+++ Data lines +++

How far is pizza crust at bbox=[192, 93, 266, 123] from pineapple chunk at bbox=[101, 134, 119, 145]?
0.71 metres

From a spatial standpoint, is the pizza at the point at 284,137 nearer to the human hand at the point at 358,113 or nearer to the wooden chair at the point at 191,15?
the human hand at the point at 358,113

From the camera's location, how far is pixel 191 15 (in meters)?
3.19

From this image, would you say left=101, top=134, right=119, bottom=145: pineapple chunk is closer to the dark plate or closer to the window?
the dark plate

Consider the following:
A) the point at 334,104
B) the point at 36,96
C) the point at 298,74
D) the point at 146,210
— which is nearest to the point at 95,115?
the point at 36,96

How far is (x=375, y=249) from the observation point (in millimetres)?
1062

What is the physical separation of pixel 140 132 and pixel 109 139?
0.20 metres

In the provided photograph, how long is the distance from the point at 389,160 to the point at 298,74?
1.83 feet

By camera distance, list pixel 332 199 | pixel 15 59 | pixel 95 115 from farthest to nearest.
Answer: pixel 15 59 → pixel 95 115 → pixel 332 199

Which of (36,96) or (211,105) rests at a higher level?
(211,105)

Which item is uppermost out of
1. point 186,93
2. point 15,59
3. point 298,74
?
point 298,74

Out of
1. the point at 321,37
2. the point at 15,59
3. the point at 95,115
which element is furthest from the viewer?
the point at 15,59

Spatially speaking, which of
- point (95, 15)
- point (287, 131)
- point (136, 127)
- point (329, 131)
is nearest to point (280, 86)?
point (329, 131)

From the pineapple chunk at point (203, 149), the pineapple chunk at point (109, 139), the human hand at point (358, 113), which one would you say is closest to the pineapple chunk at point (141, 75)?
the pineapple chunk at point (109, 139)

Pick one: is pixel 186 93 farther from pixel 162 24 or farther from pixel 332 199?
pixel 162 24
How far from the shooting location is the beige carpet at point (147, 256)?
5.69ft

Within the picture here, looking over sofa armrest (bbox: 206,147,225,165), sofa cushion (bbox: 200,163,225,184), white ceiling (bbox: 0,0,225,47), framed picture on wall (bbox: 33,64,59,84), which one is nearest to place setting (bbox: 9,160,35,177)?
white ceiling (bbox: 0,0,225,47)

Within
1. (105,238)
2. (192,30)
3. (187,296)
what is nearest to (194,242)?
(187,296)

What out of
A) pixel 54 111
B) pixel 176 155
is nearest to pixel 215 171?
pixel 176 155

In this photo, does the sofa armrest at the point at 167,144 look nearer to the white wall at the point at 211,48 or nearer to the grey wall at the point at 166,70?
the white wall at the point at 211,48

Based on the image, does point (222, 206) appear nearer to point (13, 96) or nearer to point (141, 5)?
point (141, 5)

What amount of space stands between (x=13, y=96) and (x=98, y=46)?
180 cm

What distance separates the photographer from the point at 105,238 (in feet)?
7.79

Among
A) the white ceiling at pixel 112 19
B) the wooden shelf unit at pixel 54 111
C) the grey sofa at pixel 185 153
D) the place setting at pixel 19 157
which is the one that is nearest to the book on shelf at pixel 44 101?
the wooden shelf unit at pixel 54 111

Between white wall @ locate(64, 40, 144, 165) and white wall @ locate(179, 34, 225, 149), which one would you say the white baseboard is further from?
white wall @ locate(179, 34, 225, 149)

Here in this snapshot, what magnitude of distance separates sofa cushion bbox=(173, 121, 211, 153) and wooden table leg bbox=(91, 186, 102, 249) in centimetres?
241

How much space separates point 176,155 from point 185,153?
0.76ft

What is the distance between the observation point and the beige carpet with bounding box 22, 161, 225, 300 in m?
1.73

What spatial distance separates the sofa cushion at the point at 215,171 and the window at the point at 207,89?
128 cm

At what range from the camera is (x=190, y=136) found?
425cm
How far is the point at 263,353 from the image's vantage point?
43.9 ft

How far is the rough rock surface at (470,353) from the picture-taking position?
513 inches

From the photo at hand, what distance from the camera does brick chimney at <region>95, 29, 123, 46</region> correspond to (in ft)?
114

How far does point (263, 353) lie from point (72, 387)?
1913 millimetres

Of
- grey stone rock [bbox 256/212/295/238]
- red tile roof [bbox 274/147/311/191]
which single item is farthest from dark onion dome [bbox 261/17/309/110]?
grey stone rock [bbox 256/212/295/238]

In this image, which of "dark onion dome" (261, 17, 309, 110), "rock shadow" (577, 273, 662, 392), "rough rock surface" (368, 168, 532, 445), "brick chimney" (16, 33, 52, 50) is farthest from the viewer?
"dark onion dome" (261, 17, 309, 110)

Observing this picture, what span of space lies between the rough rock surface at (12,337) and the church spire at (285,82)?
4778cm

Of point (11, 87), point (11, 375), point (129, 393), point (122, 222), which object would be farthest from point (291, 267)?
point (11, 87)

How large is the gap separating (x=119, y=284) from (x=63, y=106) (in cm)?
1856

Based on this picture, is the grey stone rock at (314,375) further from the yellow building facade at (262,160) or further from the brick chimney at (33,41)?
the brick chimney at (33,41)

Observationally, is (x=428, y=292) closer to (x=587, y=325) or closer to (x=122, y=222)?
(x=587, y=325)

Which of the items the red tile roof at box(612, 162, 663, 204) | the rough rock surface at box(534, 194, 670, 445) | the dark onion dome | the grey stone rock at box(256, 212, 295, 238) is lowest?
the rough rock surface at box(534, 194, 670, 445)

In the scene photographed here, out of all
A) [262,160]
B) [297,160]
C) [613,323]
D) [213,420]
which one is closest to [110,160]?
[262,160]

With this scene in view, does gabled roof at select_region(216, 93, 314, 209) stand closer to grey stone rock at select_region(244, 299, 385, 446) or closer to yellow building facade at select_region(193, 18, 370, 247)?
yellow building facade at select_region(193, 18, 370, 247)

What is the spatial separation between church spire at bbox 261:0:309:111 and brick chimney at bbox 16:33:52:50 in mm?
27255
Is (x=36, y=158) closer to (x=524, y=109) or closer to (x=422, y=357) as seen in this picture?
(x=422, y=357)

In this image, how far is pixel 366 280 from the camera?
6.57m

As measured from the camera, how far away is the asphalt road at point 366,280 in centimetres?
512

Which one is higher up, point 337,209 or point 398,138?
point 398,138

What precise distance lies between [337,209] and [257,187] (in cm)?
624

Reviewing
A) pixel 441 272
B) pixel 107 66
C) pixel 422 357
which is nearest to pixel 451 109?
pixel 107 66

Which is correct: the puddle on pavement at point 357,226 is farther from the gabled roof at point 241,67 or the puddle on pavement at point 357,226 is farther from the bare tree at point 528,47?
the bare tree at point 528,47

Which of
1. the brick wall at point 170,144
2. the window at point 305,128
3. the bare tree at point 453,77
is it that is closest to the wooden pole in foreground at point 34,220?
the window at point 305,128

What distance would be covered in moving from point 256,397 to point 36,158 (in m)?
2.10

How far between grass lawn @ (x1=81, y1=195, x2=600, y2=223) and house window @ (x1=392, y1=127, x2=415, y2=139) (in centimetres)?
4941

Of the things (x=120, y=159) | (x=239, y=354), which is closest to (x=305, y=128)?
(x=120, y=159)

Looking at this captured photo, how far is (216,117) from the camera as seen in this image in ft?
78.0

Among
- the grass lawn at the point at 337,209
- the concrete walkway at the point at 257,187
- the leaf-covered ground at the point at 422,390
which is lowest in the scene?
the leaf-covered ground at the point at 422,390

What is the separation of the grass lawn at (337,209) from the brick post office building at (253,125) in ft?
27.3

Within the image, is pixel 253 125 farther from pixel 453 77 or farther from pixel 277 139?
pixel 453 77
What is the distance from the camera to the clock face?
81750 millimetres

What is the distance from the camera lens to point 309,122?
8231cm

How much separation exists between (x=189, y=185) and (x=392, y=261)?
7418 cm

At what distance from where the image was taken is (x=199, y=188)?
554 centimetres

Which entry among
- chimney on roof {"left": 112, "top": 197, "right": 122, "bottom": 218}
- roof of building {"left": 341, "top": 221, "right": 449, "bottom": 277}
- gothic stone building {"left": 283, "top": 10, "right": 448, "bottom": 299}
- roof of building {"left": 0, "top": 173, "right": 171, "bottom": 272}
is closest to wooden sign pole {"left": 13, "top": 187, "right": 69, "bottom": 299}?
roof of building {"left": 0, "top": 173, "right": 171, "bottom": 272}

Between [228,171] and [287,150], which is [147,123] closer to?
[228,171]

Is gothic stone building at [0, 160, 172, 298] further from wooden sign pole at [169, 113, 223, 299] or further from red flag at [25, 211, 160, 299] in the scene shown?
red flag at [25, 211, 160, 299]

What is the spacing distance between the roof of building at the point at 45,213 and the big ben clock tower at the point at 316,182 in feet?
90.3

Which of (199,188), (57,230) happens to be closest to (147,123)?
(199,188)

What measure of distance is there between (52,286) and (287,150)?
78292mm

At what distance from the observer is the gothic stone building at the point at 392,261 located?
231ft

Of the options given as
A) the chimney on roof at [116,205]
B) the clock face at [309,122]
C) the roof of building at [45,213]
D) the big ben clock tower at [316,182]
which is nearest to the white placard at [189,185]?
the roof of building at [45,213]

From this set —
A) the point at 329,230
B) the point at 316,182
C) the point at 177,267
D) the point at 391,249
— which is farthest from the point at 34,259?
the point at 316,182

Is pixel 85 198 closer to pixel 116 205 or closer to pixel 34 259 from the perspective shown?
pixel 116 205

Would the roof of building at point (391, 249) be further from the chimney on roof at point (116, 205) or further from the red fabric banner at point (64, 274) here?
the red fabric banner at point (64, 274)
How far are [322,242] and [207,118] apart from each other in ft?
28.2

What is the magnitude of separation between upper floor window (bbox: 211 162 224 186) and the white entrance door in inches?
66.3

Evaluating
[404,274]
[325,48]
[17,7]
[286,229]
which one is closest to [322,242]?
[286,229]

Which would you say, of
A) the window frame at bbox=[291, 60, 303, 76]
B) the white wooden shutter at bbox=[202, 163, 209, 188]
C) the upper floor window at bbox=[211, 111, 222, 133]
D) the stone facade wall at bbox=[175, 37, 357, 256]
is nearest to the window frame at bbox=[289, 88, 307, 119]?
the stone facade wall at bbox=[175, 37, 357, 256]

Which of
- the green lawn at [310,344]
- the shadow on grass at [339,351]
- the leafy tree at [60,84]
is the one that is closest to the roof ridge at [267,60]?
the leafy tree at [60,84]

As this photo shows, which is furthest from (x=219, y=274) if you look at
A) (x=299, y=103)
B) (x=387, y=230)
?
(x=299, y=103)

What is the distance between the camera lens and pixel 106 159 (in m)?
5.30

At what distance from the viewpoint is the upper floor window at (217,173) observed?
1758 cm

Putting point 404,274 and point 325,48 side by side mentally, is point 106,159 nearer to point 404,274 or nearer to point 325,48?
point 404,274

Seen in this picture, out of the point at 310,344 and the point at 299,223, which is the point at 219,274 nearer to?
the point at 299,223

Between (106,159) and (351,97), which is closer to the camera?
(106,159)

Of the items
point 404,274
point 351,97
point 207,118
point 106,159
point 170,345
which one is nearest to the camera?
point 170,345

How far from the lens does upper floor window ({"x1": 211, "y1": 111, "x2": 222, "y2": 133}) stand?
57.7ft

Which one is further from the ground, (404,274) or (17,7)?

+++

What you will do -
From the line that contains "At what distance from the viewpoint" to the last line of the material above, repeat every line exactly, keeping both the first and the last.

Expected output -
At what distance from the viewpoint is the upper floor window at (217,173) observed?
1758 cm

Putting point 404,274 and point 325,48 side by side mentally, is point 106,159 nearer to point 404,274 or nearer to point 325,48?
point 404,274

Seen in this picture, out of the point at 310,344 and the point at 299,223, which is the point at 219,274 nearer to?
the point at 299,223

Between (106,159) and (351,97), which is closer to the camera?
(106,159)

Of the items
point 404,274
point 351,97
point 207,118
point 106,159
point 170,345
which one is nearest to the camera?
point 170,345

How far from the lens does upper floor window ({"x1": 211, "y1": 111, "x2": 222, "y2": 133}) stand?
57.7ft

Which one is further from the ground, (404,274) or (17,7)?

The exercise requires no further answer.